- What this task involves
Return all of the entries exactly as written.

Saved data entries

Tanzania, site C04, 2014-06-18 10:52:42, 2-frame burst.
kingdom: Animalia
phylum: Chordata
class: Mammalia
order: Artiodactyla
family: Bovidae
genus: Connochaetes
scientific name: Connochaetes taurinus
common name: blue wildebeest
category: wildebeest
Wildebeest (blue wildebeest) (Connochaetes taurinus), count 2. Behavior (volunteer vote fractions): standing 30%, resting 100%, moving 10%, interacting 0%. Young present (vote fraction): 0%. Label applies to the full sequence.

- Output
Tanzania, site C04, 2014-06-18 10:52:42, 2-frame burst.
kingdom: Animalia
phylum: Chordata
class: Mammalia
order: Artiodactyla
family: Bovidae
genus: Connochaetes
scientific name: Connochaetes taurinus
common name: blue wildebeest
category: wildebeest
Wildebeest (blue wildebeest) (Connochaetes taurinus), count 2. Behavior (volunteer vote fractions): standing 30%, resting 100%, moving 10%, interacting 0%. Young present (vote fraction): 0%. Label applies to the full sequence.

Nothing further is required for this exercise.